NEDA officer-in-charge (OIC), Undersecretary for Regional Development Adoracion Navarro, said that although the government welcomed the easing of inflation, the country must watch out for upside risks, such as cases of ASF.

Navarro said ASF cases have been observed in Rizal, Pangasinan, Bulacan, Nueva Ecija, Pampanga, Cavite, and Quezon City.

“The livestock industry in the said ASF-stricken areas, which accounts for 21.7 percent of the country’s total hog production last year, remains at high risk. The government and private companies must collaborate to manage, contain, and control the spread of the disease,” she said in a statement.

Navarro said meat processing plants need to be more stringent; stricter biosecurity measures must be enforced; and quarantine checkpoints and disinfection facilities must be expanded and placed in key gateways, such as seaports, airports, and expressways.

National Statistician and Philippine Statistics Authority (PSA) chief Claire Dennis Mapa attributed the downtrend in October inflation mainly to the annual drop in the index of the heavily-weighted food and non-alcoholic beverages, including rice; transport, particularly petroleum and fuels for personal transport equipment; and housing, water, electricity, gas, and other fuels.

“Rice is still negative at 9.7 percent and this is the sixth month wherein we have negative inflation (for rice),” Mapa said in a press briefing.

The indices of rice dropped to -8.9 percent in September.

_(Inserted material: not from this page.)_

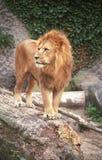 O rei do leão IV Fotos de Stock Royalty Free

Socioeconomic Planning Secretary Ernesto Pernia earlier said they expect the rice tariffication law to help bring down overall inflation in the near term as it “continues to help improve rice stock inventory of the country.”

Mapa further said annual increases were higher in the indices of alcoholic beverages and tobacco; and clothing and footwear in October.

In the National Capital Region, inflation, however, was higher at 1.3 percent in October from 0.9 percent the previous month, with faster annual increases noted in meat, specifically chicken, fruits, and vegetables.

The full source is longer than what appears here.